Email Domain Patterns

  • Any email ending in @noreply.github.com
  • Any email ending in @users.noreply.github.com
  • Any email ending in @gitlab.com

Keyword Patterns (Fallback)

  • Logins containing "bot"
  • Logins containing "action"
  • Logins containing "ci-"
  • Logins containing "copilot"
  • And others...

Impact on Metrics

Bot exclusion affects the following metrics:

  • Contributor Redundancy (Bus Factor): Excluded from contributor count
  • Maintainer Retention: Excluded from maintainer analysis
  • Contributor Retention: Excluded from retention calculations
  • Contributor Attraction: Excluded from new contributor count
  • Organizational Diversity: Excluded from diversity analysis
  • Contributor Count Signal: Excluded from contributor count

Best Practices

  1. Start with defaults: The built-in patterns cover most common bots.

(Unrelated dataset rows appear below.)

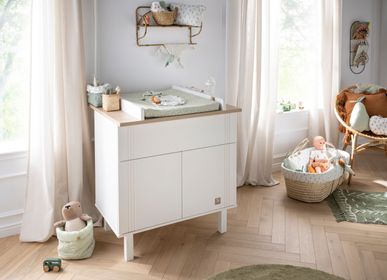 Commodes - COMMODE 1 TIROIR 2 PORTE ELEONORE BLANC - SAUTHON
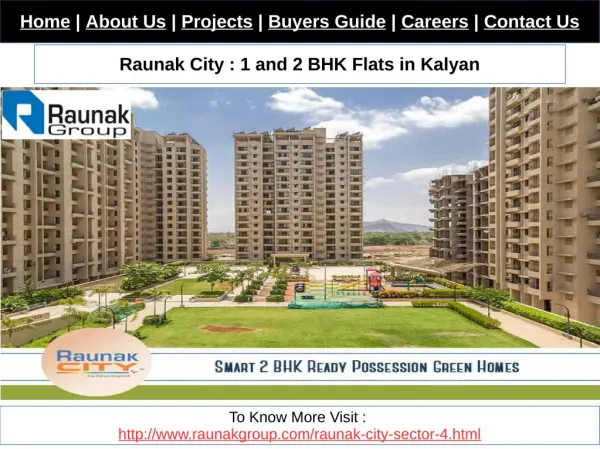 Raunak City : 2 BHK Flats in Kalyan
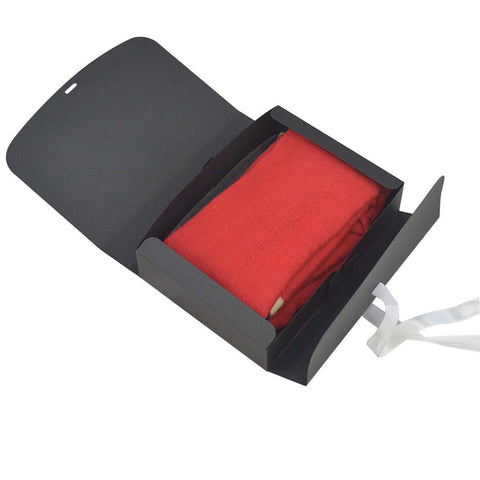 Silk Ribbon Closure Design BLACK Kraft Gift boxes (30x25x8Cms) 10Pc Pack - Black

Only add custom exclusions when necessary.

  2. Document your choices: Comment your configuration to explain why specific accounts are excluded.

  3. Review periodically: As your automation tools change, update your configuration accordingly.

  4. Be conservative: Only exclude accounts you're certain are bots. False negatives (missing a bot) are better than false positives (incorrectly excluding humans).

  5. Test your configuration: Run os4g check --demo to see how bot detection affects your metrics.